こうした課題に対し、当社では、ATMの稼働データを活用した「予兆保守」に取り組んでいます。
予兆保守では、障害発生後のエラー情報だけでなく、紙幣搬送時の挙動やセンサー値、リトライ回数(動作が一度で完了せず再試行した回数)など、日々の稼働の中で蓄積されるログ情報をもとに分析を行っています。これらのデータからATMの状態変化を捉え、真に点検や対応が必要なATMを見極めることで、安定稼働を維持しながら保守の効率化を図っています。


予兆保守の構成

稼働ログと障害情報の「見える化」による判断支援

予兆保守を支えているのが、稼働ログや障害情報を一体的に把握できる仕組みです。
ATMから収集される稼働ログや障害通知は、セキュリティを確保した環境を通じてクラウド上に蓄積され、ダッシュボード上で可視化されます。

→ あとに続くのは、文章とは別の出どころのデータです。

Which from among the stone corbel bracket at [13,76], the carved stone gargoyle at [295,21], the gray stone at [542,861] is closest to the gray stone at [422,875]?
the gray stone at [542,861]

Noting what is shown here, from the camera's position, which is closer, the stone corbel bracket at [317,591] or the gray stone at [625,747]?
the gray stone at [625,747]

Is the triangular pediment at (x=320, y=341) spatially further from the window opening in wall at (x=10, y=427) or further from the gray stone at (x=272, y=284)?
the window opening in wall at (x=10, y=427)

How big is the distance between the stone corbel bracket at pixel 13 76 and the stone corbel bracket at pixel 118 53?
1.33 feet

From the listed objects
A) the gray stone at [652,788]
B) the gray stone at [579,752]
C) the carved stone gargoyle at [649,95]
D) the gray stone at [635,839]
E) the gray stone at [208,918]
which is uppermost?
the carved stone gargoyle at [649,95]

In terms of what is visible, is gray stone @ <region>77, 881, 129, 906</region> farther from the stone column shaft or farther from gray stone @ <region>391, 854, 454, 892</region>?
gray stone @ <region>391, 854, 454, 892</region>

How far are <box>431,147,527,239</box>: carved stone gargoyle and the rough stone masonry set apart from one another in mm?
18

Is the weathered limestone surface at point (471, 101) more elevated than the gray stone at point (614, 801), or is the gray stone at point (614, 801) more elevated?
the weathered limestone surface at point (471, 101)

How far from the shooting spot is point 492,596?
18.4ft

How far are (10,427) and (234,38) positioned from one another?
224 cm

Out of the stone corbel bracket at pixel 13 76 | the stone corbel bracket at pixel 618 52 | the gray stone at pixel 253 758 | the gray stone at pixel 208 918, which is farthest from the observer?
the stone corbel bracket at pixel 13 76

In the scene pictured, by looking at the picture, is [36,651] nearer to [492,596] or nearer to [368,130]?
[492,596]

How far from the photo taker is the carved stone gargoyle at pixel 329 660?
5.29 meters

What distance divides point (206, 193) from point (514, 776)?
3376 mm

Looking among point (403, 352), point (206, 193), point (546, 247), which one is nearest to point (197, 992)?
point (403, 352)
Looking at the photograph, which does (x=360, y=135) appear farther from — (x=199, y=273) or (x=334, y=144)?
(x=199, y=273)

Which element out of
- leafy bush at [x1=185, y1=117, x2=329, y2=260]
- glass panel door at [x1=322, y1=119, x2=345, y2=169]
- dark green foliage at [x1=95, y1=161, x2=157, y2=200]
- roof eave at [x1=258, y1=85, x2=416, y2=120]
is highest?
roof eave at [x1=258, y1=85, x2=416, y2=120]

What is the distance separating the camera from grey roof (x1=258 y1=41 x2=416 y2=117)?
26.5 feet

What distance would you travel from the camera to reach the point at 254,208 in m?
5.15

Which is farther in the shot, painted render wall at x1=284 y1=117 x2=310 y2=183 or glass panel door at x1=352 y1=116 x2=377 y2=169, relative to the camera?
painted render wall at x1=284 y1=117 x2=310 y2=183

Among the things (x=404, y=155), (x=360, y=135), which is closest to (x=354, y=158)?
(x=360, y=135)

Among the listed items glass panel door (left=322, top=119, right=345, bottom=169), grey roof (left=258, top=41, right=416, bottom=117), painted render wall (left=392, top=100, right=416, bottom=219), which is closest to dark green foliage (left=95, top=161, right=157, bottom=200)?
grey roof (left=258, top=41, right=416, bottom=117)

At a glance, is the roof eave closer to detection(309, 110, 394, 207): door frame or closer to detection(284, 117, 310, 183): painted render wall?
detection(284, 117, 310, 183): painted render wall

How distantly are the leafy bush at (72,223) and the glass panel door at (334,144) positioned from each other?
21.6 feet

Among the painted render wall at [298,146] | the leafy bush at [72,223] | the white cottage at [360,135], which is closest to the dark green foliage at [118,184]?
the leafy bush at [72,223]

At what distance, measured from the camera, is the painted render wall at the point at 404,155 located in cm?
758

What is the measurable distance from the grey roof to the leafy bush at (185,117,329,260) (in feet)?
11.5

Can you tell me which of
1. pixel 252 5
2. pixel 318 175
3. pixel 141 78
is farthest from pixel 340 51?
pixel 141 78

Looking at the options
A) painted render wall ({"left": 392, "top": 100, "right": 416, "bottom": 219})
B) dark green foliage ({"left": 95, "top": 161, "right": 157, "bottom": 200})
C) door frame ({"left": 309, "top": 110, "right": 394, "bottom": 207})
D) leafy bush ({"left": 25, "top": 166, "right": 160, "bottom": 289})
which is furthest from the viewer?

これにより、過去の障害履歴や稼働傾向を踏まえた状態確認が可能となり、保守判断や点検計画の検討を支援します。
当社では、こうした仕組みを段階的に整備しながら、ログ分析の精度向上や、現場で活用しやすい情報提示のあり方について、継続的に改善を重ねてきました。


ATM稼働分析画面イメージ

複数の金融機関で導入が進む予兆保守

当社の予兆保守は、複数の金融機関において導入されており、その適用台数は2万台を超えています。点検回数の削減と安定稼働の両立に向けた取り組みとして、実際の保守運用の中で活用が進んでいます。

今後に向けて

当社は今後も、金融機関や保守会社と連携しながら、稼働ログや障害情報のデータ活用を軸にしたDXによる高度化を通じて、予兆保守を継続的に発展させていきます。将来を見据えつつも、実運用で得られる知見を積み重ねながら、ATM保守の効率化と品質向上の両立をめざしています。